Six professors begin courses on Monday, Tuesday, Wednesday, Thursday, Friday, and Saturday, respectively, and announce their intentions of lecturing at intervals of 3, 2, 5, 6, 1, and 4 days, respectively. The regulations of the university forbid Sunday lectures (so that a Sunday lecture must be omitted). When first will all six professors find themselves compelled to omit a lecture?
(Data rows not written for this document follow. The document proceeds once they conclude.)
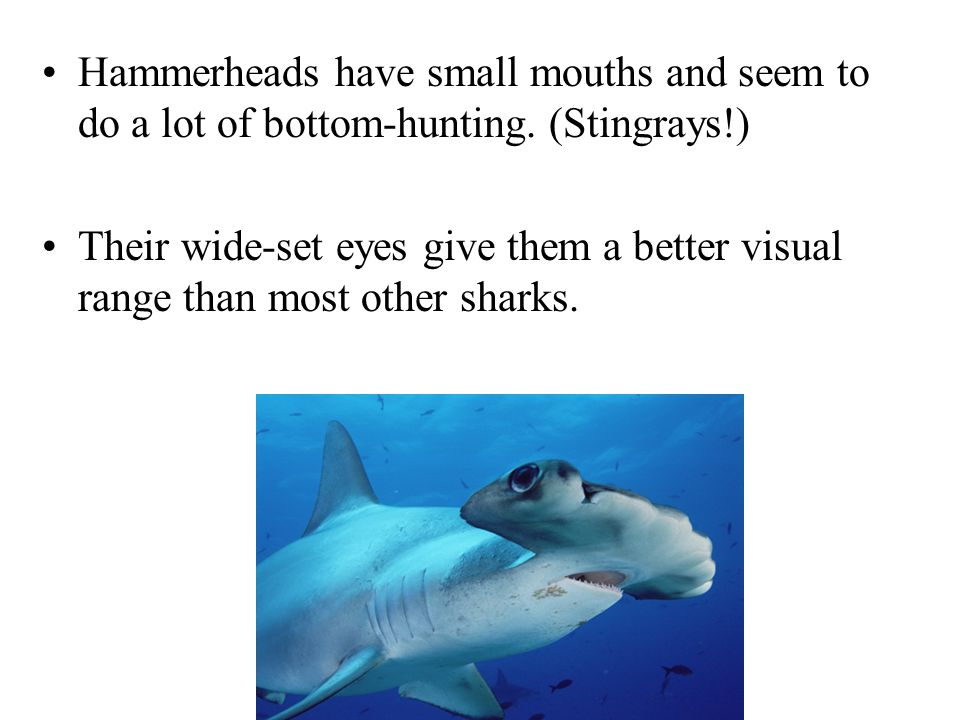 Hammerheads have small mouths and seem to do a lot of bottom-hunting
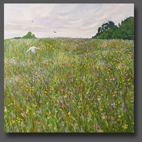 A meadow in spring 80x80cm
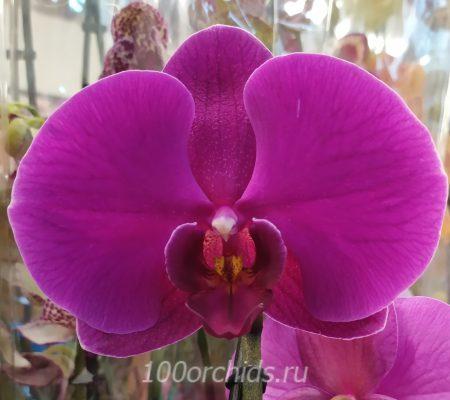 Орхидея фаленопсис Joyride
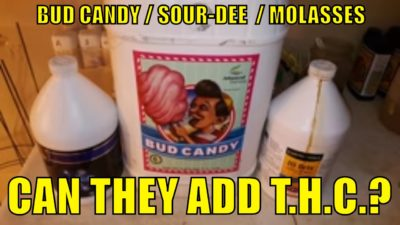 BUD CANDY. SOUR-DEE. MOLASSES. CAN THEY ADD T.H.C. TO YOUR PLANTS?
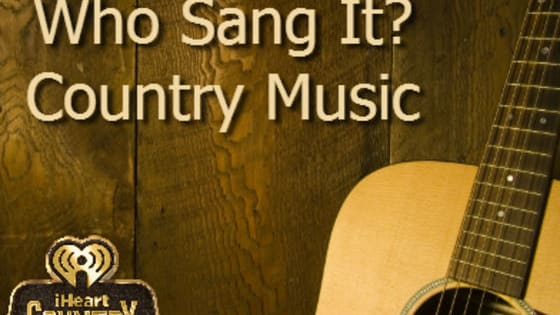 Here are some of the top country songs of 2015. Which can you match the lyrics with the song and artist?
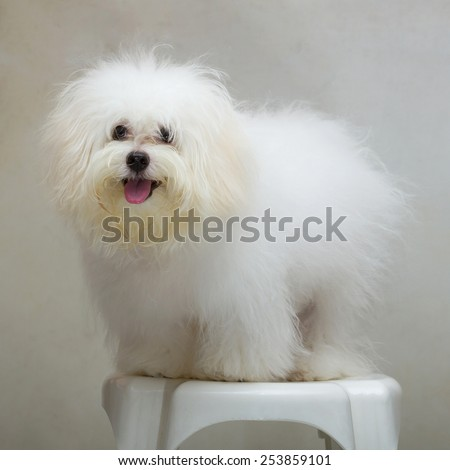 Shih tzu puppy breed tiny dog on the chair - stock photo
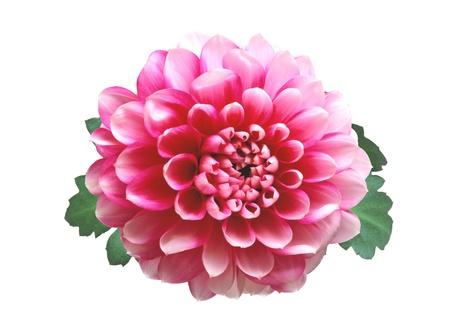 Pink autumn chrysanthemum isolated on white background Stock Photo - 14901181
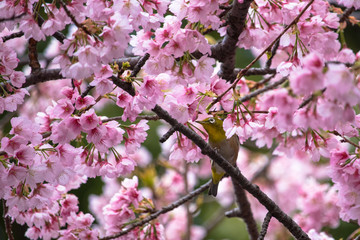 Cherry blossoms and Japanese White-eye at Ueno Park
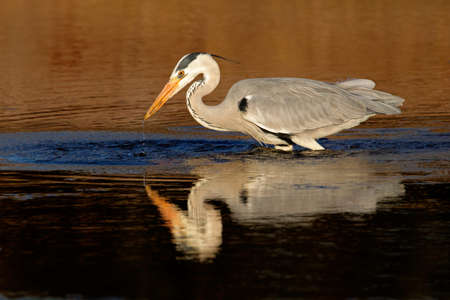 cinerea: Grey heron (Ardea cinerea) in water with reflection, South Africa Stock Photo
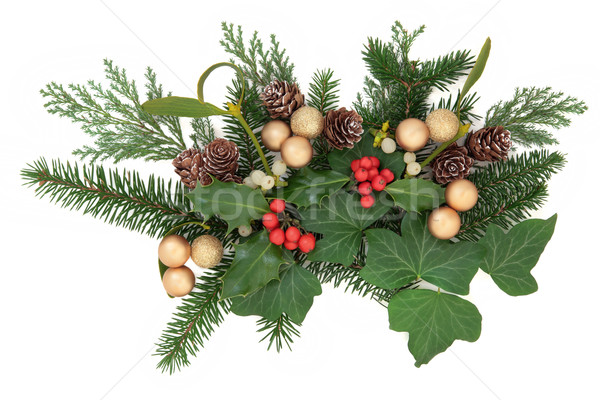 Christmas Floral Display Stock photo © marilyna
Hint: Use the CRT.
To determine when all six professors will find themselves compelled to omit a lecture, we need to find the least common multiple (LCM) of the intervals at which they lecture.
The intervals are: 3, 2, 5, 6, 1, and 4 days.
To find the LCM, we can list the multiples of each interval until we find a common multiple.
Multiples of 3: 3, 6, 9, 12, 15, 18, 21, 24, 27, 30, ...
Multiples of 2: 2, 4, 6, 8, 10, 12, 14, 16, 18, 20, ...
Multiples of 5: 5, 10, 15, 20, 25, 30, 35, ...
Multiples of 6: 6, 12, 18, 24, 30, 36, ...
Multiples of 1: 1, 2, 3, 4, 5, 6, 7, 8, 9, 10, ...
Multiples of 4: 4, 8, 12, 16, 20, 24, 28, 32, ...
It can be observe that the first common multiple among all intervals is 12.
Therefore, all six professors will find themselves compelled to omit a lecture after 12 days.